Au ciné-club pendant ce temps, de vieux classiques reprennent soudainement un étrange coup de jeune. L’un – dont le réalisateur est surtout connu pour son adaptation de A l’Est rien de nouveau, source (sous-estimée ?) des Sentiers de la gloire de Stanley Kubrick – montre la guerre comme le remuement de bac à sable absurde et sanguinolent qu’elle est : celle de Corée en l’occurrence, par l’épisode véridique et final de la bataille de Pork Chop Hill. Parce qu’elle est située sur la ligne de démarcation qu’on est en train de négocier avec la Chine pour signer la paix, l’état major américain envoie ses troupes reconquérir cette colline insignifiante. Tout finit bien, c’est-à-dire on ne peut plus mal et le film appartient à l’anthologie des happy-ends les plus délibérément faux.

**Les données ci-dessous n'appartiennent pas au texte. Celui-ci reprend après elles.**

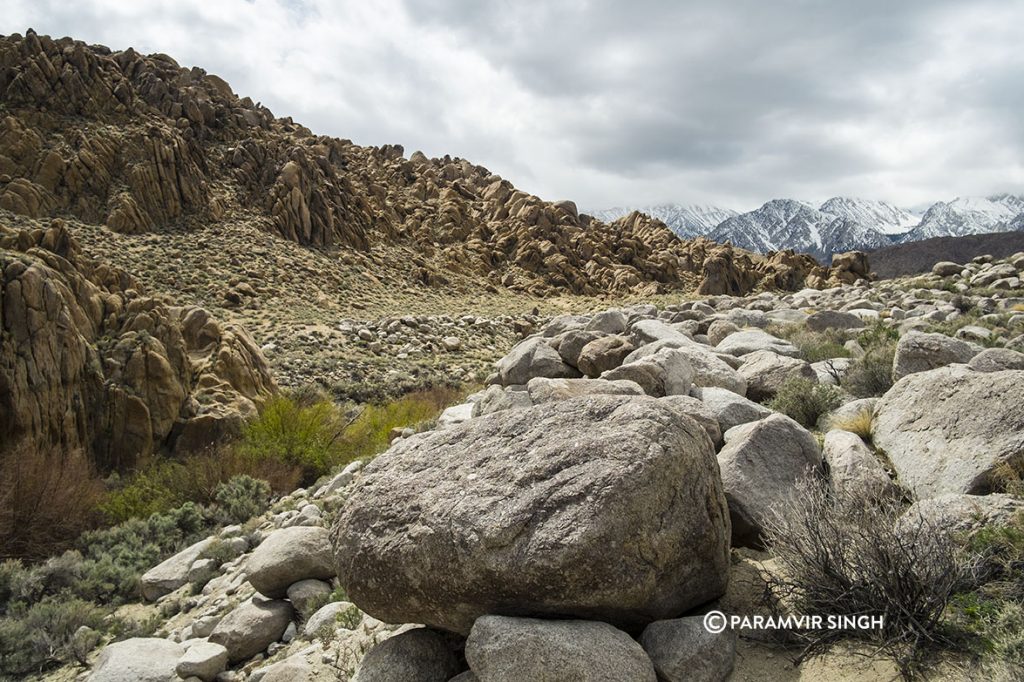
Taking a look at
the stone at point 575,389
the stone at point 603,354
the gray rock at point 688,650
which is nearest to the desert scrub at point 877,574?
the gray rock at point 688,650

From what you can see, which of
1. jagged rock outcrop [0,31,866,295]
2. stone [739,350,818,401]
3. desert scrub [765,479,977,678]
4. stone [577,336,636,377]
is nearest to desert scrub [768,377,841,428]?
stone [739,350,818,401]

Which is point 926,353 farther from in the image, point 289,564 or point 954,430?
point 289,564

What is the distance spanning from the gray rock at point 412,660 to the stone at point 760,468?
2.38 metres

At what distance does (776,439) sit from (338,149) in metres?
64.3

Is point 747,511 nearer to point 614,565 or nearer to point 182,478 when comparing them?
point 614,565

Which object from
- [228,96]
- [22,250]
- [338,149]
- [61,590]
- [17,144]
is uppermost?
[228,96]

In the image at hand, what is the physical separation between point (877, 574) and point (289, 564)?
4839 mm

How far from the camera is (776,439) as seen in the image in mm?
4859

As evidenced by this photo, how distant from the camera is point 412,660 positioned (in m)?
3.67

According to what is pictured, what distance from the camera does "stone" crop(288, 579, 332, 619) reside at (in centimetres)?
525

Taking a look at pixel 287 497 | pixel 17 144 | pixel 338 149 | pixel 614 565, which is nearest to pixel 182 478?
pixel 287 497

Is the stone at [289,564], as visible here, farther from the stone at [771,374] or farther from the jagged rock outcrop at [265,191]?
the jagged rock outcrop at [265,191]

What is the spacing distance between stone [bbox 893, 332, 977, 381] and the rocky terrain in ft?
1.58

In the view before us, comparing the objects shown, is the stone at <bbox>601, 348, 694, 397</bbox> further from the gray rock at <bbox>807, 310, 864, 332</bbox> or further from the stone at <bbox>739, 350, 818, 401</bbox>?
the gray rock at <bbox>807, 310, 864, 332</bbox>
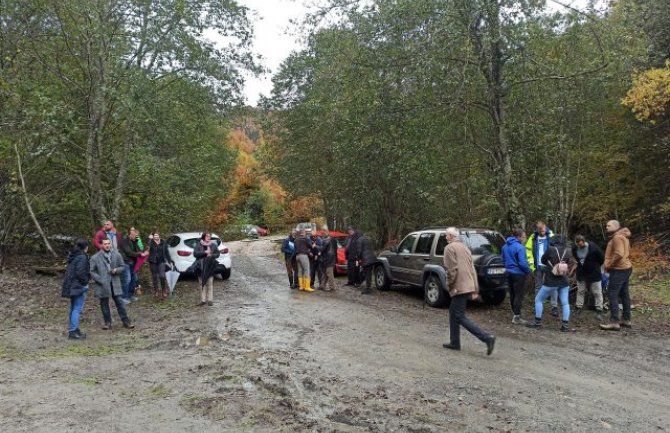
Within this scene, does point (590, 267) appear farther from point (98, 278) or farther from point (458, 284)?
point (98, 278)

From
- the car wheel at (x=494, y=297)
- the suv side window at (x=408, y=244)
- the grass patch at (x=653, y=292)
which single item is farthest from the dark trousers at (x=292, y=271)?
the grass patch at (x=653, y=292)

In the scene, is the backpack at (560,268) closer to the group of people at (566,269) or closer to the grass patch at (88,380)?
the group of people at (566,269)

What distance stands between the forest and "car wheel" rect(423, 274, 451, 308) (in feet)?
6.87

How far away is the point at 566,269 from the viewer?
8422 mm

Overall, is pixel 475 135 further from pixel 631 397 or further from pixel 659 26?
pixel 631 397

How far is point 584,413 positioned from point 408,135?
7.83 m

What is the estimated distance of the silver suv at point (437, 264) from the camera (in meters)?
9.98

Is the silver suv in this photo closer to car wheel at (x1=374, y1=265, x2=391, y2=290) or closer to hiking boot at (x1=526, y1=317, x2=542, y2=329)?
car wheel at (x1=374, y1=265, x2=391, y2=290)

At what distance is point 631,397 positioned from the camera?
17.7 feet

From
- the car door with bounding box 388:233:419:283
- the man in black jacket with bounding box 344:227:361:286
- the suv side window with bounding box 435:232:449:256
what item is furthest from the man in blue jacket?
the man in black jacket with bounding box 344:227:361:286

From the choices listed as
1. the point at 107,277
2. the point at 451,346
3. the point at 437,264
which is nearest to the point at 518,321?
the point at 437,264

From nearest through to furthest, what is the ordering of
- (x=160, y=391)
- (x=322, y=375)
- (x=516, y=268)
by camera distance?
1. (x=160, y=391)
2. (x=322, y=375)
3. (x=516, y=268)

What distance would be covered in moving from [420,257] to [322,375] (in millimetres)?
6124

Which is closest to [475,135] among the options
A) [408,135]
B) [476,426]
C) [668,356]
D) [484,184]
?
[484,184]
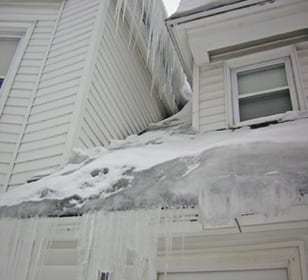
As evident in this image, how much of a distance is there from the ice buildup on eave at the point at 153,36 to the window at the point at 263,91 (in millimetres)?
1771

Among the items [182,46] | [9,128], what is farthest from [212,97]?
[9,128]

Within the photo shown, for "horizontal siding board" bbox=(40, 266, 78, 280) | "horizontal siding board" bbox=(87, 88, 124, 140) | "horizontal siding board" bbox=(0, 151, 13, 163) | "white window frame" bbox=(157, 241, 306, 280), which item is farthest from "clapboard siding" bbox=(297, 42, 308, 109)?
"horizontal siding board" bbox=(0, 151, 13, 163)

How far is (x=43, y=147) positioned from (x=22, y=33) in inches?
95.2

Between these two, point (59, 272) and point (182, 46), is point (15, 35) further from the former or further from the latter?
point (59, 272)

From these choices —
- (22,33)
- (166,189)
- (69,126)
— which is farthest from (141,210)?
(22,33)

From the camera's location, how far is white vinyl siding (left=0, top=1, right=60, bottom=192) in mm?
4664

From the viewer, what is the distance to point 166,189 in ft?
8.50

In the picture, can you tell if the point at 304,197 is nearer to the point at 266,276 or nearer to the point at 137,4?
the point at 266,276

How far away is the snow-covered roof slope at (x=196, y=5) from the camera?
188 inches

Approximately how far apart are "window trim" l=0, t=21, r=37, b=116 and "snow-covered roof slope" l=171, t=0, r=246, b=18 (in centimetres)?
247

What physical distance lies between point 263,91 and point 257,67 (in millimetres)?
472

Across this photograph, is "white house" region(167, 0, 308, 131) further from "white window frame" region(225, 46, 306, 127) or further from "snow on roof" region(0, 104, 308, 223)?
"snow on roof" region(0, 104, 308, 223)

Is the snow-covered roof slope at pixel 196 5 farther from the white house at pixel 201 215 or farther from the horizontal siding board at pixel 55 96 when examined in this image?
the horizontal siding board at pixel 55 96

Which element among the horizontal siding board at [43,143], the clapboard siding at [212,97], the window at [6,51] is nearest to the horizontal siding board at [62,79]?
the window at [6,51]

L’autre relate un lynchage dans la lignée de ces étranges westerns (Johnny Guitar de Nicholas Ray, Le train sifflera trois fois de Fred Zinnemann) contemporains de la ségrégation raciale et du mccartysme. Décidément, une certaine Amérique nous en remontre, lorsqu’elle ne fait pas dans le djihad simplement inverti d’un funambule du capital en 3D (The Walk de Bob Zemekis) ou la fable patriotique la moins perturbable (American Sniper de Clint Eastwood.)